Ed: Yes, I absolutely agree it’s like… If you see it on the table then you use it. The kitchen aid mixer is on the shelf. I don’t need a mixer but if it’s on the table somehow it gets used every day. It’s the same thing. If you have to go get your data everywhere…

Chris: You won’t.

Ed: I love using dashboards all the time, a separate dashboard if necessary but one dashboard would be great.

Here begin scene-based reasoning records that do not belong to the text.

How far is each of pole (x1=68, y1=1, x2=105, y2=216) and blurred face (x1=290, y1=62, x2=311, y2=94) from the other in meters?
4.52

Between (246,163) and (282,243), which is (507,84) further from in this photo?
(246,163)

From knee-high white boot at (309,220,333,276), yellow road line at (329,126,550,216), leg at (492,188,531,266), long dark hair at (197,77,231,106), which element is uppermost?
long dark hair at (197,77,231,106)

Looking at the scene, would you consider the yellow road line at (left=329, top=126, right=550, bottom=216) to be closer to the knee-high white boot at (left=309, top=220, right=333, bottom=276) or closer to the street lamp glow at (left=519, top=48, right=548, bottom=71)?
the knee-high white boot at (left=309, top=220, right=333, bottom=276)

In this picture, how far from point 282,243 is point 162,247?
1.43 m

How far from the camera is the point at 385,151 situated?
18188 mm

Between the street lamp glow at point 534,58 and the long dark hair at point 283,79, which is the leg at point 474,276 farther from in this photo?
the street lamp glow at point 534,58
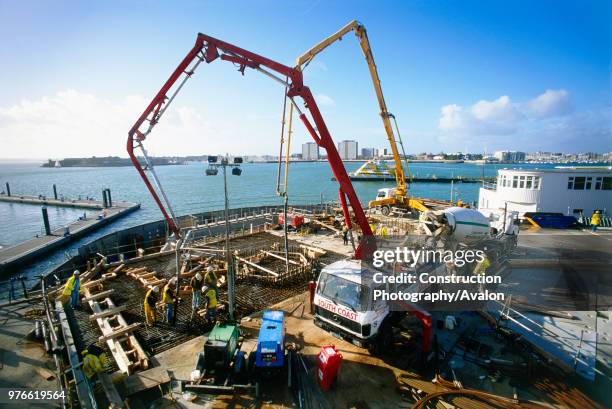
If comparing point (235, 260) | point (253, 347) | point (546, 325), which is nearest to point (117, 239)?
point (235, 260)

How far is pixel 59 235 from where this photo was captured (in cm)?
3478

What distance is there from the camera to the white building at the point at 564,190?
23.7 metres

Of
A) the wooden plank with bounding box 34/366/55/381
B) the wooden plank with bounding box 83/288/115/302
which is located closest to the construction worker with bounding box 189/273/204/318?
the wooden plank with bounding box 34/366/55/381

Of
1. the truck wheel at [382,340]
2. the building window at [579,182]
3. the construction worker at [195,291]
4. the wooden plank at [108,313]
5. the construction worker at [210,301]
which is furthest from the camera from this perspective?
the building window at [579,182]

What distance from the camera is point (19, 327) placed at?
33.4 feet

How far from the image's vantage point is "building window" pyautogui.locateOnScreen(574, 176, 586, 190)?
2386 centimetres

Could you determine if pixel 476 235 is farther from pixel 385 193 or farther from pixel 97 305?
pixel 385 193

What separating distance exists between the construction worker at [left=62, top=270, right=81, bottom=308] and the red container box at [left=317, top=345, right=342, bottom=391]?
9977 mm

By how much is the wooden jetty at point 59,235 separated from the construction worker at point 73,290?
72.7 feet

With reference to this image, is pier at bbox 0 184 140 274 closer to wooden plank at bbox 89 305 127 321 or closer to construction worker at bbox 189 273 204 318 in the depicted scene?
wooden plank at bbox 89 305 127 321

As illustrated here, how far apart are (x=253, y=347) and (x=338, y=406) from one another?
11.0 feet

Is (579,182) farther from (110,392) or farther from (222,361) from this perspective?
(110,392)

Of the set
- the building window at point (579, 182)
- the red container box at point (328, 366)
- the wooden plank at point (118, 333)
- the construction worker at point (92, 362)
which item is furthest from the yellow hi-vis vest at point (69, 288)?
the building window at point (579, 182)

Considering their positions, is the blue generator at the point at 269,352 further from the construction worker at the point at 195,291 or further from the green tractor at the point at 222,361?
the construction worker at the point at 195,291
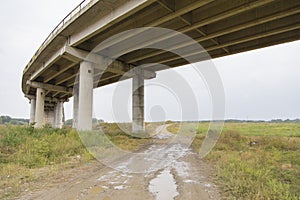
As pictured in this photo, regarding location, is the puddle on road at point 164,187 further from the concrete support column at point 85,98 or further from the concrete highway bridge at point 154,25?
the concrete support column at point 85,98

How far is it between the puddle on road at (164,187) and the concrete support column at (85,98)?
38.9 ft

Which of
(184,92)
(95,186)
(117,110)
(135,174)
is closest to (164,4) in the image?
(184,92)

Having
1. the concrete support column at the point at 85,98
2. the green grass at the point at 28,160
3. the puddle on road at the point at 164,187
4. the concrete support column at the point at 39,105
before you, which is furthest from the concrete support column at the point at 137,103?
the concrete support column at the point at 39,105

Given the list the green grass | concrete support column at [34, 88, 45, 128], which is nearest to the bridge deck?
the green grass

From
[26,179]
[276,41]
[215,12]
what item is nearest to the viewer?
[26,179]

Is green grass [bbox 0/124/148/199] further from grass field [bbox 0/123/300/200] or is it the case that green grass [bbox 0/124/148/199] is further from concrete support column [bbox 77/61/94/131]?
concrete support column [bbox 77/61/94/131]

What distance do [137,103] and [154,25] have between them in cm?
1066

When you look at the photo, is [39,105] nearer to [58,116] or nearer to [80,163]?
[58,116]

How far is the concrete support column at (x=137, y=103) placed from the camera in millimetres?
21859

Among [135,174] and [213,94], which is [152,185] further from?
[213,94]

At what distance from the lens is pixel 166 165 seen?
7.43 m

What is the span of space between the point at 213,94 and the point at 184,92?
9.24 feet

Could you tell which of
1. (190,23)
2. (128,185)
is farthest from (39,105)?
(128,185)

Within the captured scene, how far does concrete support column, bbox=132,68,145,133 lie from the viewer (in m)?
21.9
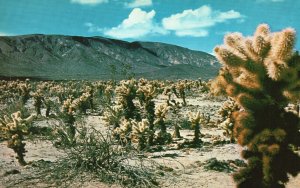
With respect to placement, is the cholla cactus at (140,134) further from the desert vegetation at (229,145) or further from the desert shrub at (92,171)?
the desert shrub at (92,171)

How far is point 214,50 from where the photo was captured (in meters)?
7.05

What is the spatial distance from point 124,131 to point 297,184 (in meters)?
7.68

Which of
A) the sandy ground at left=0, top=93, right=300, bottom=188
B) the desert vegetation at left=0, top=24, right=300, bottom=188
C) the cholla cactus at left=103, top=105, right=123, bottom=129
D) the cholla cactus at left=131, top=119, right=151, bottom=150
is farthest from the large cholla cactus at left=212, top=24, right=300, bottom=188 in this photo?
the cholla cactus at left=103, top=105, right=123, bottom=129

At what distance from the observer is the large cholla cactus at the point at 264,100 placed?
21.9 ft

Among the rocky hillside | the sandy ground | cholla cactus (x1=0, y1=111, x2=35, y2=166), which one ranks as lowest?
the sandy ground

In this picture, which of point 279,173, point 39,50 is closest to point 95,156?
point 279,173

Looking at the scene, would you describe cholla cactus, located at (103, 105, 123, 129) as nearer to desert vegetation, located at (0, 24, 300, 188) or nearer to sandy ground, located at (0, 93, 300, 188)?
desert vegetation, located at (0, 24, 300, 188)

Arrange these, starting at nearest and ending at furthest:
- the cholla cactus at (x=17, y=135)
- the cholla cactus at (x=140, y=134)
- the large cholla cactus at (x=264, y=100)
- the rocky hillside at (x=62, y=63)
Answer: the large cholla cactus at (x=264, y=100)
the cholla cactus at (x=17, y=135)
the cholla cactus at (x=140, y=134)
the rocky hillside at (x=62, y=63)

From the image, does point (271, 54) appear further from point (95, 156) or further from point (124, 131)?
point (124, 131)

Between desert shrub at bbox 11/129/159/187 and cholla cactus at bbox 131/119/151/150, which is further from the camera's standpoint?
cholla cactus at bbox 131/119/151/150

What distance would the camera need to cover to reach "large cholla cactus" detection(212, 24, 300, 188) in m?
6.68

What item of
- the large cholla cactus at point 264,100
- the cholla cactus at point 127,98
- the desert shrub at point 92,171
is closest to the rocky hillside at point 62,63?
the cholla cactus at point 127,98

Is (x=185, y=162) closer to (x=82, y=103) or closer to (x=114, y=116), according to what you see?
(x=114, y=116)

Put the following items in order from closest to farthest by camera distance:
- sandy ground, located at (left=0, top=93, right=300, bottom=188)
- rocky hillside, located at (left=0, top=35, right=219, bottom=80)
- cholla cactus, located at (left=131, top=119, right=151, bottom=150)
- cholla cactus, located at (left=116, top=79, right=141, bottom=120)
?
sandy ground, located at (left=0, top=93, right=300, bottom=188) → cholla cactus, located at (left=131, top=119, right=151, bottom=150) → cholla cactus, located at (left=116, top=79, right=141, bottom=120) → rocky hillside, located at (left=0, top=35, right=219, bottom=80)
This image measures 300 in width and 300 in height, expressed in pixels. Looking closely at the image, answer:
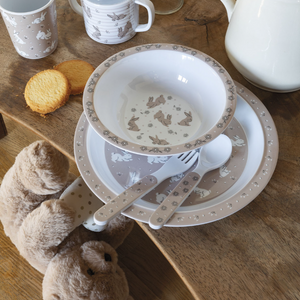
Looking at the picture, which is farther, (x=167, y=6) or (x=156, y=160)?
(x=167, y=6)

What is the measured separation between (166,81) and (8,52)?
0.34m

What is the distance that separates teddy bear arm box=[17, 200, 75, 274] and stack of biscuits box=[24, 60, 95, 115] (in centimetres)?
18

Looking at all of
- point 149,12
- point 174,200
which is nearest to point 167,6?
point 149,12

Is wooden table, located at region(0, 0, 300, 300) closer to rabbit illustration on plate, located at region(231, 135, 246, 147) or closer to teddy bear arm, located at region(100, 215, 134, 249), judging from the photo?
rabbit illustration on plate, located at region(231, 135, 246, 147)

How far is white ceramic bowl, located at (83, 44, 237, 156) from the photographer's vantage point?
0.45 metres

Chris: Yes, and sometimes ones it gets too busy. But here’s the key thing. Here’s a psychological part. If it’s all in the same area place where I go to this website or I go to this page and at least it’s all available on that page, that’s a big step forward. But then even better I may say “oh look at this thing over here and this thing over here that may be correlated. Those would be interesting of course. Then you can get into you can start to use things like machine learning to look for those correlations for you. If you have enough data and it’s complicated enough, those are our tools we use. Let’s let’s at least gather. It’s in a data lake and then you can apply usually cloud is easiest. AWS or Azure but you can apply machine learning cloud tools to start to look for those great pieces of informational correlations for you.

Ed: What happened to your friend who is drowning in all the data?

Chris: She’s engaging with us at this point just to see there’s ways we can help her. And we’re going to start with that one burning question see if we can answer the one burning question and then move on from there, which I think was a relief to her because I think she thought this was going to be an overwhelming project but like all such things you can take it a bite at a time. And get somewhere with it.